Your recovery heart rate is just one of a few metrics that you can use to evaluate your fitness and health progress. Some individuals also measure their heart rate throughout the day and while exercising. The question is, what should be a reasonable baseline heart rate? Typically, an average heart rate is anything from 60 to 100 beats per minute, and a lower heart rate within that range is generally better.
However, there are several factors that could affect your heart rate. As stated earlier, if your heart rate happens to be lower or higher than your normal baseline during a particular day, it could be because of caffeine consumption, heat, emotions, medication, body position, or genetic factors. Generally, your daily heart rate is likely to decrease as your level of fitness improves, which in turn causes your cardiovascular system to become a lot more efficient.
Nevertheless, it is always important to speak with a medical doctor before engaging in any physical activity, particularly if you have a history of heart issues.
How to Know if Your Recovery Heart Rate is Reasonable?

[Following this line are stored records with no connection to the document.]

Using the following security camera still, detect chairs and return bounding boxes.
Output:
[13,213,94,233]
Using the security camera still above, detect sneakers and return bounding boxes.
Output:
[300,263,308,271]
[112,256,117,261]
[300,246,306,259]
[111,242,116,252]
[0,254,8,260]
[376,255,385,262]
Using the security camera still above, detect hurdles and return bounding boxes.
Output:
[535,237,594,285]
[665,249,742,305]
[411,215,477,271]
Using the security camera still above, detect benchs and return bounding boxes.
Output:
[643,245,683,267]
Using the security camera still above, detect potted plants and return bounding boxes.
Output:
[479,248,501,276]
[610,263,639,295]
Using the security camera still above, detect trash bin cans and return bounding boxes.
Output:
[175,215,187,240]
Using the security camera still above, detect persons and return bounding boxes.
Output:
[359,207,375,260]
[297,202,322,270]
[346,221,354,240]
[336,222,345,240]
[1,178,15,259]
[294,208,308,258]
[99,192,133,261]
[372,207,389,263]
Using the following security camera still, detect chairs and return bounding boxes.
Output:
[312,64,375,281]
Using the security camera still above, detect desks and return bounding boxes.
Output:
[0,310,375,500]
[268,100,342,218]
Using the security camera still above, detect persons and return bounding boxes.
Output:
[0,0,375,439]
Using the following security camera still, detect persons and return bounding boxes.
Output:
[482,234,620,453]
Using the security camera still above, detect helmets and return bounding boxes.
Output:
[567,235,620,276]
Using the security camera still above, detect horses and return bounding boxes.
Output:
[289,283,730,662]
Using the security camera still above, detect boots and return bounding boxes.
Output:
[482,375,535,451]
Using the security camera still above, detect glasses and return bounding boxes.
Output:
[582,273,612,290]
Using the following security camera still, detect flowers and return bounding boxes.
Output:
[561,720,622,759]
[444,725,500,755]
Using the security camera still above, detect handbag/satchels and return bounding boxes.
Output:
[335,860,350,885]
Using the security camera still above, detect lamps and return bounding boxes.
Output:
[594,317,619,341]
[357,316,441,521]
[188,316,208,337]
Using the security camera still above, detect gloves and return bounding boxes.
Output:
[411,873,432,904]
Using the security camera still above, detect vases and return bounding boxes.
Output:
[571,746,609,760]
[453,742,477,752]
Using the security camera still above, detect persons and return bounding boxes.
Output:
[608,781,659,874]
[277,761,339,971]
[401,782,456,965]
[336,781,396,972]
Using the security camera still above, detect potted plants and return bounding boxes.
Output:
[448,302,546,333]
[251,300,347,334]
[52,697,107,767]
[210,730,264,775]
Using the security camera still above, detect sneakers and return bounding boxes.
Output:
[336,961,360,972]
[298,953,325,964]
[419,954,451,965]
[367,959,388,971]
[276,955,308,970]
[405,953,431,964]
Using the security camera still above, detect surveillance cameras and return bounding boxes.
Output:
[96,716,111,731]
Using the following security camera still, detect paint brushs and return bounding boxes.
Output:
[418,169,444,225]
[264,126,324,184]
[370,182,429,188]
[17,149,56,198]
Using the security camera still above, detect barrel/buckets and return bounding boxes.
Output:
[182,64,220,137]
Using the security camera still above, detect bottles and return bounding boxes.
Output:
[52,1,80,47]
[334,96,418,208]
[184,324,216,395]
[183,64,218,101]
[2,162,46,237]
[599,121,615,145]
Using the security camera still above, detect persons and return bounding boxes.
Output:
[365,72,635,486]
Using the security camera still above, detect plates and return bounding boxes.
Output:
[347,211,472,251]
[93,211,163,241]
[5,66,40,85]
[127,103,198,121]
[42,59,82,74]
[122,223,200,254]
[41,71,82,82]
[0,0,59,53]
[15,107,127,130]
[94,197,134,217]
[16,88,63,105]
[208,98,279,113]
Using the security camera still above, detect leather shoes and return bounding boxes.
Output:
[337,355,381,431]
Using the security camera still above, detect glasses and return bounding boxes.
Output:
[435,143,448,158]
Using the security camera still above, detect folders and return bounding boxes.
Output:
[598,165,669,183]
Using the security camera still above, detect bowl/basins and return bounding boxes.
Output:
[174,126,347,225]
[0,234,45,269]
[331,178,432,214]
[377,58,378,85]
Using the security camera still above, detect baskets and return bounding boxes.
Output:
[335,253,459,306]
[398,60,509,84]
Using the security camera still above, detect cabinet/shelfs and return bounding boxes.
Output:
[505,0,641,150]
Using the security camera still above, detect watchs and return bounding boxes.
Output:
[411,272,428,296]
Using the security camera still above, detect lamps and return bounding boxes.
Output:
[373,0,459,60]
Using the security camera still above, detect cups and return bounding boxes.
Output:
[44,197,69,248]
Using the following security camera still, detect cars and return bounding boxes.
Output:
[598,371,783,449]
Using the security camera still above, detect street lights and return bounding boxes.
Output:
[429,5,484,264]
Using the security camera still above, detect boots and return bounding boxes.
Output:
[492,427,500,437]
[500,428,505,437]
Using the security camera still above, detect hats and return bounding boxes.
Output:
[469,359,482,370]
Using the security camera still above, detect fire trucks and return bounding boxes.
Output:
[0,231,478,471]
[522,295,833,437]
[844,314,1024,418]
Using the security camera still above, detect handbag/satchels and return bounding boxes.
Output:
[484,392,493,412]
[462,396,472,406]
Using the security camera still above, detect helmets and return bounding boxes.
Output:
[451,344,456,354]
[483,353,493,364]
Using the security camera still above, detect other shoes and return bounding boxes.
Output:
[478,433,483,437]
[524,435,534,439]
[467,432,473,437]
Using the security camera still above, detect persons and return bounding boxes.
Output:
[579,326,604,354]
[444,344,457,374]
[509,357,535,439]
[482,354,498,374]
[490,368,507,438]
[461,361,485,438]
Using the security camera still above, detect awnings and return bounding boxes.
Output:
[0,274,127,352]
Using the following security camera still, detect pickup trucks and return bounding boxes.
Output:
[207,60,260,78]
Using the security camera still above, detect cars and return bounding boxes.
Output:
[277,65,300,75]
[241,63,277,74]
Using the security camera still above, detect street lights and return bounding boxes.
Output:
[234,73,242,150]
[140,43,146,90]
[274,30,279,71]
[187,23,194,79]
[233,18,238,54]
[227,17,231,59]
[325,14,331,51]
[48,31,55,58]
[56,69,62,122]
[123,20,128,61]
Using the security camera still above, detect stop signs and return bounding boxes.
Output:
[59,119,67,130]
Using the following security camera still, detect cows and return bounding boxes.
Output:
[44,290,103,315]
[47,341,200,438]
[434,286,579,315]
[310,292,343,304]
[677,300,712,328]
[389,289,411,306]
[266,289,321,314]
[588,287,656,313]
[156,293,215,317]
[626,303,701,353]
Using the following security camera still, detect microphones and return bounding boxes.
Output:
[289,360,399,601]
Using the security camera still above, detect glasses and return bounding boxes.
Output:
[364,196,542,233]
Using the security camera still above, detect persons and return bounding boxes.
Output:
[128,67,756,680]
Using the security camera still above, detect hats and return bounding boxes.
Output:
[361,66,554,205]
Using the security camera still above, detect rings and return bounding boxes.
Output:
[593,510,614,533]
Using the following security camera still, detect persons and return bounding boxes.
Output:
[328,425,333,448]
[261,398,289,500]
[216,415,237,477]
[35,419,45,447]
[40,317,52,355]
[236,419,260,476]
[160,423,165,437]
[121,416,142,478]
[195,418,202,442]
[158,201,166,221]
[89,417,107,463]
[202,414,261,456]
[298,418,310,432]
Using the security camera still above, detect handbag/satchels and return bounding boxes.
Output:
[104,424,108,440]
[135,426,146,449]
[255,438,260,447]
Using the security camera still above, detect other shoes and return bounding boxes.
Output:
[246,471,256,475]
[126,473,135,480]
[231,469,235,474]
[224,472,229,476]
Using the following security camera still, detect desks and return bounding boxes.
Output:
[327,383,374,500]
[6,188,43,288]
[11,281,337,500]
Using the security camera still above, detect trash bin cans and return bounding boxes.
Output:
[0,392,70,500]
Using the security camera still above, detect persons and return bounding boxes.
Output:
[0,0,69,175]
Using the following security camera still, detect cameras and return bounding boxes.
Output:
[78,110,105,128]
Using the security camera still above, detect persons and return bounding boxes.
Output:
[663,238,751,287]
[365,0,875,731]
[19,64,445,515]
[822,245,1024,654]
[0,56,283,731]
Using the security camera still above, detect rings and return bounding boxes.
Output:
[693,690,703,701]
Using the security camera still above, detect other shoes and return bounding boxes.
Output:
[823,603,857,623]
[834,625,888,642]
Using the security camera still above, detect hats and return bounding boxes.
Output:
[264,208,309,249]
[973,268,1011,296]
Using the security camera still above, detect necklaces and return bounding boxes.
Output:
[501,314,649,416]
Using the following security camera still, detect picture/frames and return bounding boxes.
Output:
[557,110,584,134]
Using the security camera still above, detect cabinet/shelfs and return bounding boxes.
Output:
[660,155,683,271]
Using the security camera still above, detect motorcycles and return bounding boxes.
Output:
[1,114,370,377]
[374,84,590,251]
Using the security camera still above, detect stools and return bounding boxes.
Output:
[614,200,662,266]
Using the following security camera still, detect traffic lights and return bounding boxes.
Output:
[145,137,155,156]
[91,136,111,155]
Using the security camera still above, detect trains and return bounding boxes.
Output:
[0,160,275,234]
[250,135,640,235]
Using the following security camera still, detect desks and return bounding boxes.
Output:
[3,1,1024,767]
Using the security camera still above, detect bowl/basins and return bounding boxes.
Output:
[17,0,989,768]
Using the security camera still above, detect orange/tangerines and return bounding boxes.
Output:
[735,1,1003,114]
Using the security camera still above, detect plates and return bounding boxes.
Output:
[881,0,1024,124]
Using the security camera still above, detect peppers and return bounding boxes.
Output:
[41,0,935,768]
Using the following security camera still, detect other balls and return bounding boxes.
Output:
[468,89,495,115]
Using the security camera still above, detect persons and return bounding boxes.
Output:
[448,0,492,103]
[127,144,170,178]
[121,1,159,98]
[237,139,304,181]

While understanding recovery heart rate, you might wonder if your recovery heart rate is good or even average. Generally, a lower recovery heart rate after an incredibly intense workout or exercise is better. In an exercise class or any other fitness setting, instructors love to see your heart rate below 100 beats per minute in the first 3 to 5 minutes after the exercise.
Regarding graded exercises, clinicians prefer to see your heart rate reduced by at least 12beats per minute in the first 60 seconds after your workout. This metric accounts for the standing position; however, your heart rate should reduce by 22 beats per minute if you are sitting. The good thing is that there are many charts that you can use to measure your fitness level thanks to your recovery heart rate.
In specific fitness tests, you have to step up and down on a 1-foot box at a rate of 24 steps per minute. This test lasts for 3 minutes. Your recovery heart rate is measured one whole minute after the test has been administered.
Ways to Improve Your Recovery Heart Rate
There are several things you can do if your recovery heart rate isn’t where you would like it to be. The first thing you have to do is wait a couple of days. This might seem like doing nothing, but it can be advantageous as you have to wait for the factors that could hamper your heart rate that day to fade away. Your heart rate could have been higher than expected for a host of reasons, for one, if you consumed caffeine on that day or if you didn’t drink enough water.
Nevertheless, if you realize that your recovery heart rate is generally higher than it should be, it might be wise to consult a doctor. In various instances, your doctor can revise your medical history and even conduct a medical investigation as to why your recovery heart rate is high. However, you should remember that your doctor might recommend improving your fitness level, training your heart to recover effectively.
The most effective way to start, mainly if you have lived a sedentary lifestyle, is an easy exercise program. Many people might be surprised that they don’t need to do intense training to begin seeing results. The primary goal is to add easy workouts into your comprehensive movement program, including vigorous and moderate physical activity. Measuring your heart rate in this instance can help you know that you are training at the right level of intensity.
Recent research has shown that athletes who utilize a heart rate-based exercise regimen could raise their fitness level without increasing their volume of exercise. This can be great news for those who don’t have much time to exercise.
As evident from this post, many factors can affect your recovery heart rate. The important thing is to take a couple of readings over some days, perhaps even after engaging in different activities, to have a clearer idea of how healthy your heart rate is.